Tell us why the human animal is endowed with special privileges, inherent worth or dignity? Only then can one declare that human flourishing is the determinative factor for what is right and wrong. If naturalism is true then there is nothing really wrong with a man forcible copulating with a woman, for this occurs all the time in nature. Christianity however provides an excellent reason why rape is wrong. It is wrong because it is a violation of something sacred – but how can it be sacred if it is mere matter?[1]

Finally, who determines what human flourishing means? Is it the capitalist or the Marxist? Is it the victim of HIV, or the person who wants to dispose of all HIV sufferers? Certain socio-political movements that have equated good morals with that which promotes human flourishing include Communism, Eugenics, and even Nazi Germany. This is not to impugn the ethical theory with guilt by association. It is to point out that there are radically different ideas on what human flourishing entails. The Nazis, for instance, believed that the extermination and destruction of all Jews, homosexuals, people with black skin, intellectually handy-capped, the infirm, dissenting Christians, and all enemy troops was for the benefit of humanity as a whole. But what is there qualitatively that sets our idea – that this is not an acceptable moral belief – above the moral beliefs of the Nazi’s?

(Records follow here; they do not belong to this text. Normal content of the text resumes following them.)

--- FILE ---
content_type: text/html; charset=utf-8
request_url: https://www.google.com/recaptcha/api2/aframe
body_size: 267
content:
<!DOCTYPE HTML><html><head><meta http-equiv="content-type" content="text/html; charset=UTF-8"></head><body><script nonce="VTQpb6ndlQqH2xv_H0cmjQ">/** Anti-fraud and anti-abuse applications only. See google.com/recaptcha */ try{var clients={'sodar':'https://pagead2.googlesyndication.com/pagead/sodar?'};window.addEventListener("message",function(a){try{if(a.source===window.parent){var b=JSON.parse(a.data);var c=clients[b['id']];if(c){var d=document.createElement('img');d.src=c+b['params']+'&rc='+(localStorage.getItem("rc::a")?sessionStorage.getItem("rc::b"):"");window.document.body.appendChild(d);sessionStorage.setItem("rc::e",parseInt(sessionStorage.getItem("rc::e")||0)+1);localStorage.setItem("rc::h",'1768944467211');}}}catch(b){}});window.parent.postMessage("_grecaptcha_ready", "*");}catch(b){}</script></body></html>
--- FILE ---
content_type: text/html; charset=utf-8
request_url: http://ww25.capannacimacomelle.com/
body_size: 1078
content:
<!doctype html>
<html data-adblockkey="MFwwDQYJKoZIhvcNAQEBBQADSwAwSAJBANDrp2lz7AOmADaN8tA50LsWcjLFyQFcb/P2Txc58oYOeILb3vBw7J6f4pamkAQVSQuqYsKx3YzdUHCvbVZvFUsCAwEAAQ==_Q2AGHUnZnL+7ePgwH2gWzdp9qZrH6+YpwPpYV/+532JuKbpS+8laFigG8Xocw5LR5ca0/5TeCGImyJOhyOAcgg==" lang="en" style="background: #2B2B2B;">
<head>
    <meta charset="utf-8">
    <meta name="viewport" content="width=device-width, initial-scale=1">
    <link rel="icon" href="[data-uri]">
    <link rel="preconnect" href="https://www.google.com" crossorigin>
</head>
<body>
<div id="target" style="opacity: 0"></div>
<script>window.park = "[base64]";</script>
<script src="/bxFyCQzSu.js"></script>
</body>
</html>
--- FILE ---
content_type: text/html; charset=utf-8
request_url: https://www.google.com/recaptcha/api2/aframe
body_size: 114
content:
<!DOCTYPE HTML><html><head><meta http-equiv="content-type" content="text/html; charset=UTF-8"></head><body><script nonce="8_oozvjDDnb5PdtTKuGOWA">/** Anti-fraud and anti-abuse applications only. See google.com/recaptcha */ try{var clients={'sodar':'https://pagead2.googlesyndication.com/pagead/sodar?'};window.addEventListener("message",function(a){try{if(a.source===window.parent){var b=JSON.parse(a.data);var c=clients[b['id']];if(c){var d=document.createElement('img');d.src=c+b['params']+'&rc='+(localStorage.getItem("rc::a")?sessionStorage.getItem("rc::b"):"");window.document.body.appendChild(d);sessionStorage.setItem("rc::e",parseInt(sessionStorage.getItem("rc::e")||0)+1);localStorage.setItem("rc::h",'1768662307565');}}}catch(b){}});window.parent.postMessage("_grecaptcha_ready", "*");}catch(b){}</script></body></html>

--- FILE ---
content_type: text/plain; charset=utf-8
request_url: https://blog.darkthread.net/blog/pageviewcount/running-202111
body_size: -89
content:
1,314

Our moral indignation towards different counter-perspectives provides a powerful reason to think that something else other than human flourishing – though a noble goal – is not the paradigm of goodness. If there is one thing we know when it comes to morality, it is that Hitler and his cronies were objectively wrong. Condemnation of his evil regime is right and good. But from their point of view they were only acting towards the goal of human flourishing, and the brief pain and suffering they wrought in the present was acceptable when compared to the utopia they were helping to ushering in. When we say they were wrong and believe we said something true then we make a value judgment that contradicts the Nazi value judgment, it strongly suggests that there is something else other than human flourishing that adjudicates that judgment. For you cannot found a foundational value judgment with another value judgment.

In summary, human flourishing is not an adequate ground for the objective moral values and duties we clearly perceive. First, moral truths are prescriptive norms and human flourishing does not prescribe what ought and ought not to be, it only describes what is and is not. Second, the reduction of the moral property to a natural property is unsuccessful. Third, it succumbs to the temptation of speci-ism – an unjustified bias for ones own species. Fourth, there is no qualitative way to distinguish different interpretations on what human flourishing entails, and our moral intuitions tell us there obviously is a qualitative difference suggesting that human flourishing is not foundational after all. Therefore, human flourishing is not an adequate foundation to build an ethical theory on.


[1] This reason for the wrongness of rape would be consistent with a divine command theory of ethics, as breaking God’s command would constitute a violation of something sacred.